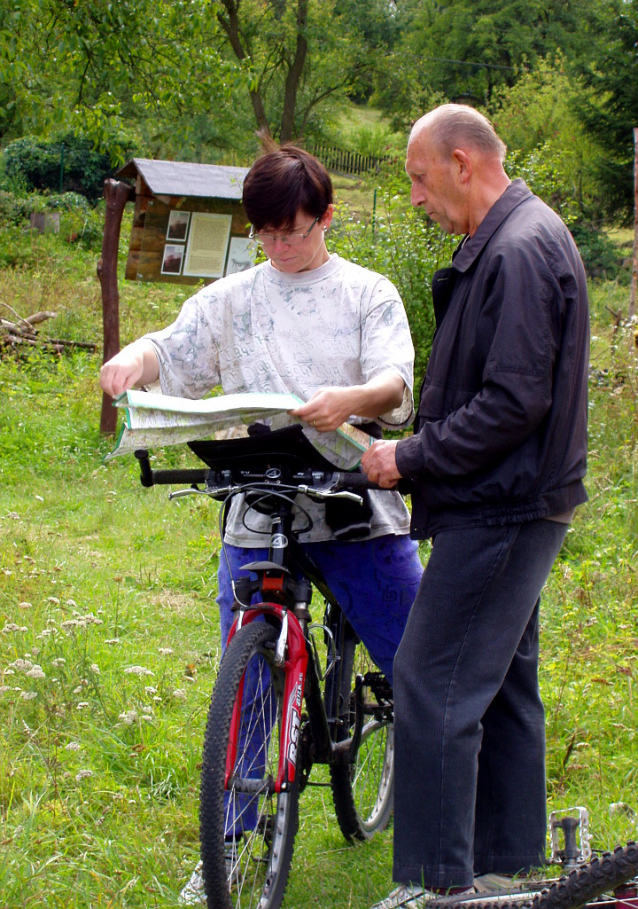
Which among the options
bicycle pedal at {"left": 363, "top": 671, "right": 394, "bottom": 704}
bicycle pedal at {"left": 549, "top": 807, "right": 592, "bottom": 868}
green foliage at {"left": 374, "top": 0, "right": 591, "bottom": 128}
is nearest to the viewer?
....
== STATED PROBLEM ==
Write out the text of the data above line for line, with no changes, leaving out the pictures.

== ANSWER TO THE EXERCISE ==
Which among the options
bicycle pedal at {"left": 363, "top": 671, "right": 394, "bottom": 704}
bicycle pedal at {"left": 549, "top": 807, "right": 592, "bottom": 868}
green foliage at {"left": 374, "top": 0, "right": 591, "bottom": 128}
is nearest to the viewer?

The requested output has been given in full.